PAGE EXTRACT:
This is a list of torpedo boat classes of the Royal Navy of the United Kingdom, organised chronologically by entry into service. This article's coverage is restricted to the steam-powered torpedo boats built for or acquired by the British Navy between 1876 (the date on which the Admiralty ordered the first torpedo boat to carry the self-propelled Whitehead torpedo) and 1905; the final batch of 36 steam-turbine-powered torpedo boats from 1906 to 1908 were originally rated as coastal destroyers and will be found under Cricket-class destroyers, while later torpedo boats introduced during World War 1, powered by internal combustion engines, will be found under Motor Torpedo Boats.

Torpedo boats 

Ever since the first use of spar torpedoes in the American Civil War and the Russo-Turkish War (1877–78), the world's sea powers continued to refine the small torpedo craft concept to employ the new automobile torpedoes (Whitehead torpedoes) that could continue the legacy of small and relatively inexpensive vessels able to challenge much larger vessels. The Royal Navy purchased 1st and 2nd class torpedo boats for offensive and defensive combat roles, respectively.

Later – especially to counter the French automobile defense – the British Navy primarily ordered torpedo boat catchers (or torpedo gunboats), which proved too slow for the task of dealing with torpedo boats, and subsequently torpedo boat destroyers (TBDs) - or destroyers as they soon became called.

1st class torpedo boats
First class torpedo boats were designed for independent inshore operations.  They were small, but large enough to patrol coastal waters and enjoy some limited endurance beyond their supporting port or tender.

DATASET CONTENT:

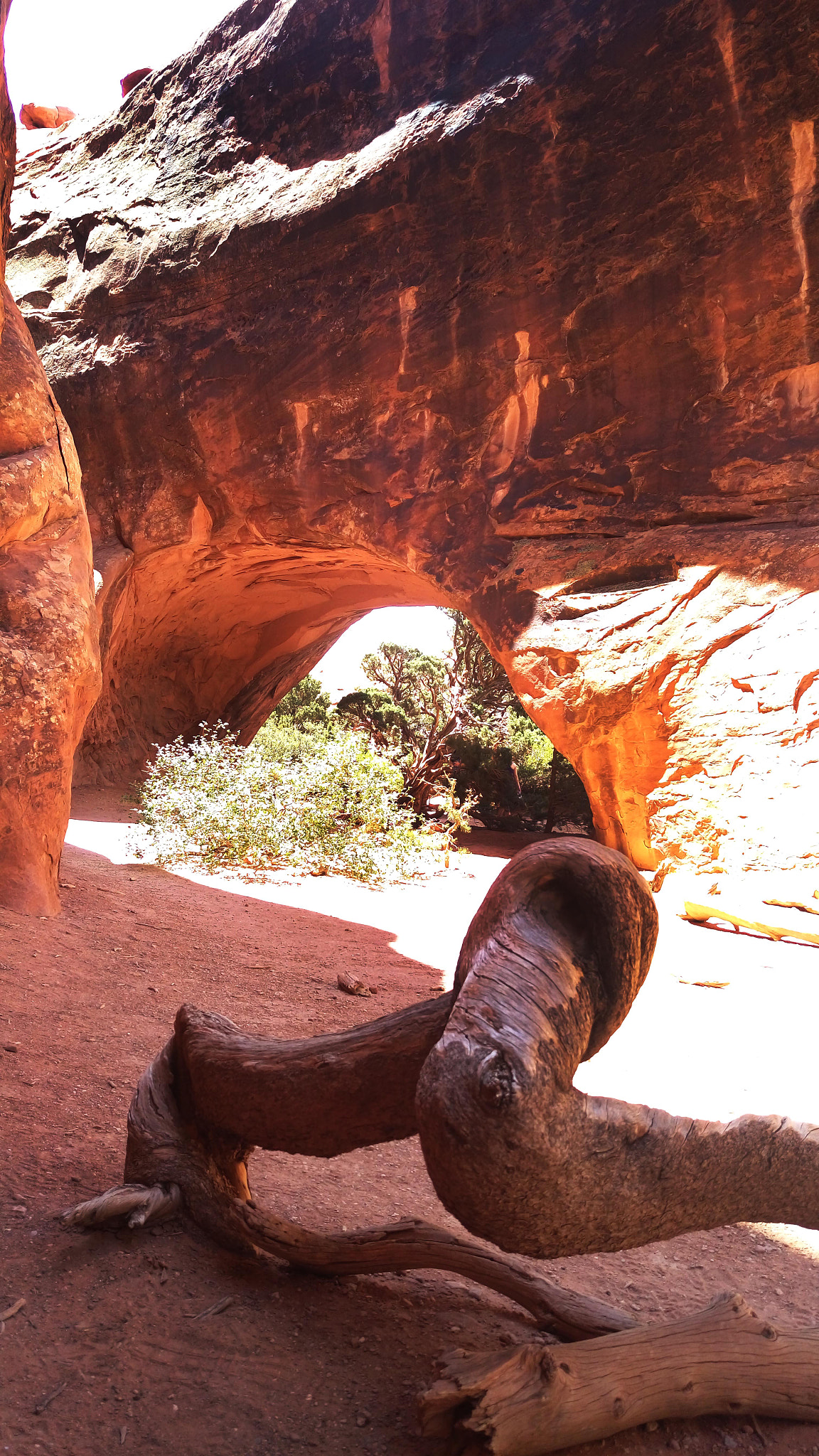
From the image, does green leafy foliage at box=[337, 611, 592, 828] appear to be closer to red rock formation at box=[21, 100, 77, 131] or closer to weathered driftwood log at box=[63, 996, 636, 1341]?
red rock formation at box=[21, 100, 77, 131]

==

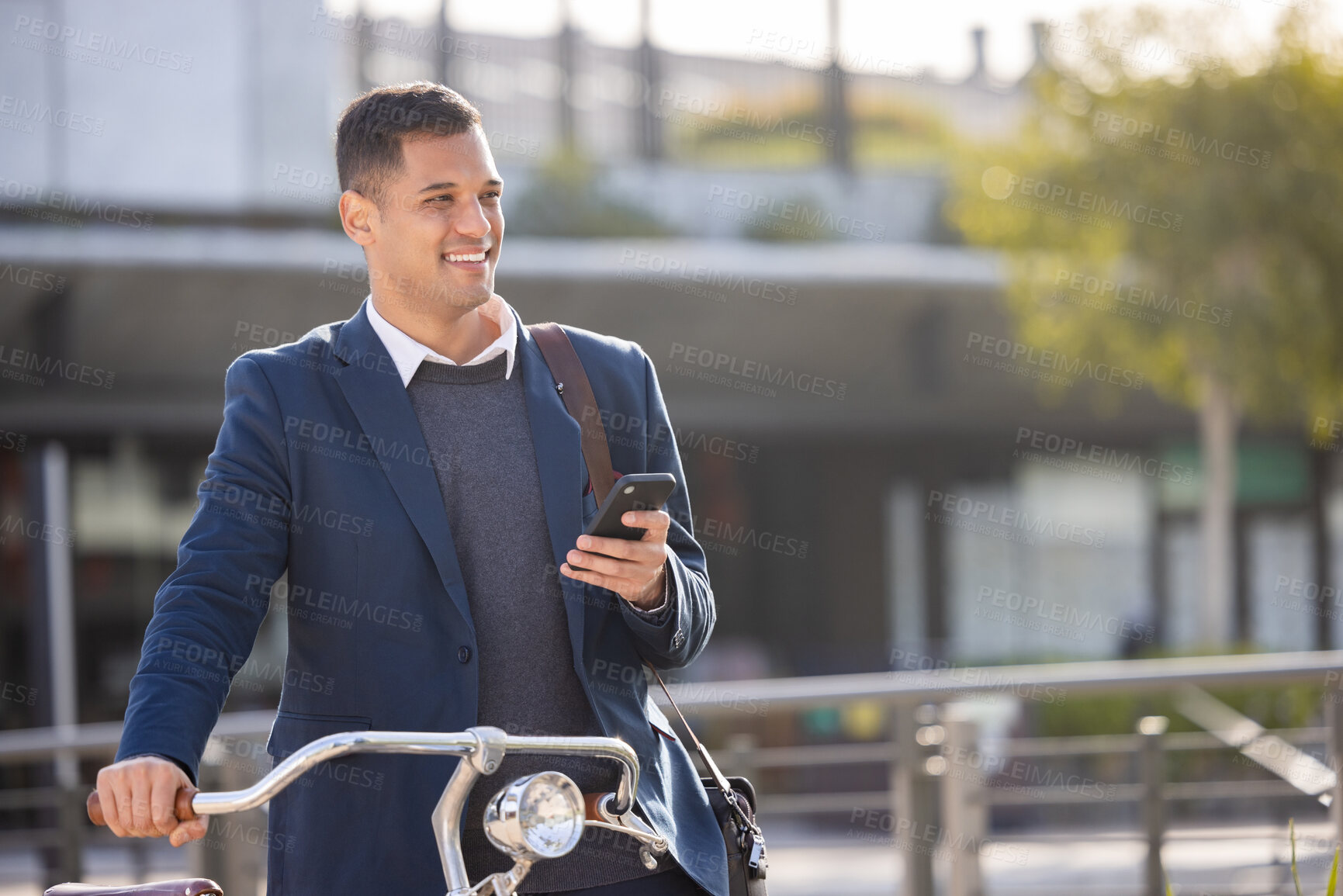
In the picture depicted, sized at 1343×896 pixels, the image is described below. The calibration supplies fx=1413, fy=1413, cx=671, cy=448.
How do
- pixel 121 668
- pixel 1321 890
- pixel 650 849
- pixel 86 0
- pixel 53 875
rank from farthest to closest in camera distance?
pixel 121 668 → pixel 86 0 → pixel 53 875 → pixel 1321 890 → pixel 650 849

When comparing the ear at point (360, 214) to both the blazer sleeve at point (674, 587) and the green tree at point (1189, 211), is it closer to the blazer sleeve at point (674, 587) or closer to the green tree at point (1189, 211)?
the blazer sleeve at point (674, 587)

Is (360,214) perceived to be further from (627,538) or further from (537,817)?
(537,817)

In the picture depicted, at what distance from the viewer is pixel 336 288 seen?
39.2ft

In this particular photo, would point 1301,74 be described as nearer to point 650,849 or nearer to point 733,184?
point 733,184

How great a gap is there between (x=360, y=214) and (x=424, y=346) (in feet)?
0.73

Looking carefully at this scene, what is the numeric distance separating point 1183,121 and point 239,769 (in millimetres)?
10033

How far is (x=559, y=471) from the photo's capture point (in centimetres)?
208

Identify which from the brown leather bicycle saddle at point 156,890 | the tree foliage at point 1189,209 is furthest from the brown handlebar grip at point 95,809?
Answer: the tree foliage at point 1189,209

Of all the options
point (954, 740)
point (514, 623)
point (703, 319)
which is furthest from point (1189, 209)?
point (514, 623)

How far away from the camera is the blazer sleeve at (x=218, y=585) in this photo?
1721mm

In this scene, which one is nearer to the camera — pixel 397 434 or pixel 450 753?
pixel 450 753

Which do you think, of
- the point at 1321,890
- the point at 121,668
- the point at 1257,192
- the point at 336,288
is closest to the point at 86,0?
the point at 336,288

--

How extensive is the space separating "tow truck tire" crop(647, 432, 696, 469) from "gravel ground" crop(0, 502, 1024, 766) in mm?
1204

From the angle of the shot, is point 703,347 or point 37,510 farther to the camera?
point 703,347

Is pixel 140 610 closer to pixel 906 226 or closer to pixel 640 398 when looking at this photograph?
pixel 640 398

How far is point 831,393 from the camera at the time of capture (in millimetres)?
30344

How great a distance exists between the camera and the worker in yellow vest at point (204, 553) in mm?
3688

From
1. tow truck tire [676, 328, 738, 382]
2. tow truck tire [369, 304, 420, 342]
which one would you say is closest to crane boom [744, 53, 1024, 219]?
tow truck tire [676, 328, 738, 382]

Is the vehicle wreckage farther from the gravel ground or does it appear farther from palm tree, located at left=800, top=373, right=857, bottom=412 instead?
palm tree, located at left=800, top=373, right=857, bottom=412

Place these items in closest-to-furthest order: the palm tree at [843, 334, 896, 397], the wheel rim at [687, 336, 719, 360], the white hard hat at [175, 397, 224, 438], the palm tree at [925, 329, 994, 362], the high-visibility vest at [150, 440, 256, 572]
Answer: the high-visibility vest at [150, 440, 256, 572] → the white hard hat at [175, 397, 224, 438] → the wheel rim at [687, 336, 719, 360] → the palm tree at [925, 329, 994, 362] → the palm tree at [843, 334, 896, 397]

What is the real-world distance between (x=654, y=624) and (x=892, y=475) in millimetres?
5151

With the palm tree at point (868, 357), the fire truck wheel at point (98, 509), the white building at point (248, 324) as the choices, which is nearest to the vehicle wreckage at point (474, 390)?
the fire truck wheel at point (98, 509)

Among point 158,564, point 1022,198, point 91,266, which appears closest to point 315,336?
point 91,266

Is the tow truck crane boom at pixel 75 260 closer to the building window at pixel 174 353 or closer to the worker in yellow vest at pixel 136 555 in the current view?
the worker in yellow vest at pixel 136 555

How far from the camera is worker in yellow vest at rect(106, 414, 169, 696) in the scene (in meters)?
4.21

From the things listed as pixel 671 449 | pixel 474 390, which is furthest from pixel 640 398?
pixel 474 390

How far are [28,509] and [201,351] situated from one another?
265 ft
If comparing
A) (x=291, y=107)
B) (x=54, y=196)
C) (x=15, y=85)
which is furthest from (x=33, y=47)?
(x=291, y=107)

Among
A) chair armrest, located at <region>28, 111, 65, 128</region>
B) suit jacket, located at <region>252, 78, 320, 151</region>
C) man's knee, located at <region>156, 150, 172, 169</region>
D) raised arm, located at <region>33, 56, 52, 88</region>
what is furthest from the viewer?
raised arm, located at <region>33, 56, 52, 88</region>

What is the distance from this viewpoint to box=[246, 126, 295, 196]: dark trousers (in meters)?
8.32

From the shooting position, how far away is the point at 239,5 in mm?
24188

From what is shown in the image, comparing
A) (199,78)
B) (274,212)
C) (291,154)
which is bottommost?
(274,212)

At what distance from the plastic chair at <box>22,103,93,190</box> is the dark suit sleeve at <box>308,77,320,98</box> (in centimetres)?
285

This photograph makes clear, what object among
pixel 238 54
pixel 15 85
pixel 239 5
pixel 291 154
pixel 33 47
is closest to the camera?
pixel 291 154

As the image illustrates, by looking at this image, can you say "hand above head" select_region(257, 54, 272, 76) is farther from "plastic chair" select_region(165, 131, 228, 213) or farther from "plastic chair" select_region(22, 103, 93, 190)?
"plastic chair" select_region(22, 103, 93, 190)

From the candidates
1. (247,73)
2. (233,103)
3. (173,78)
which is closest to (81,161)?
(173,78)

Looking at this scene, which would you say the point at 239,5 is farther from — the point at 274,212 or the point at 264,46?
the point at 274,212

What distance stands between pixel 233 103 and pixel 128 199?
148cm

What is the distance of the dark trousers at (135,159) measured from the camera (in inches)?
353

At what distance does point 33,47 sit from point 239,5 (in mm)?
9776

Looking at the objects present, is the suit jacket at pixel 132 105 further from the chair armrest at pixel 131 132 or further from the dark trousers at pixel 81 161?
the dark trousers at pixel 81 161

WORK INSTRUCTIONS:
- a) In the Royal Navy torpedo boat text, what combat role did the navy buy 2nd class torpedo boats for?
- b) Continue the Royal Navy torpedo boat text from its last sentence.

RESPONSE LIST:
- a) A defensive role.

- b)
Lightning-design 
John I. Thornycroft & Company, Chiswick. The first torpedo boat, TB.1 (originally called Lightning), was ordered on 26 January 1876 and underwent trials on 22 May 1877; her dimensions were slightly different from her successors (TB.2 onwards) which were all ordered on 3 October 1877 and notably deleted the coach roof of the prototype.

 Maudslay, Sons and Field, Lambeth
TB.13
Yarrow & Company, Poplar
TB.14
Hanna, Donald & Wilson, Paisley
TB.15
Stephen Lewin, Poole
TB.16 – not taken into service
Yarrow & Company, Limited
TB.17
TB.18
J. Samuel White, Cowes
TB.19
G. & J. Rennie, Paisley
TB.20
Des Vignes, Chertsey
TB.21 – not accepted from RN because of lack of performance; the number was thus re-used for the first of the 113-footer group.

113-Footers 
On 10 December 1883 the Admiralty wrote both to John I. Thornycroft & Company and to Yarrow & Company asking them to tender for one or more improved First Class torpedo boats.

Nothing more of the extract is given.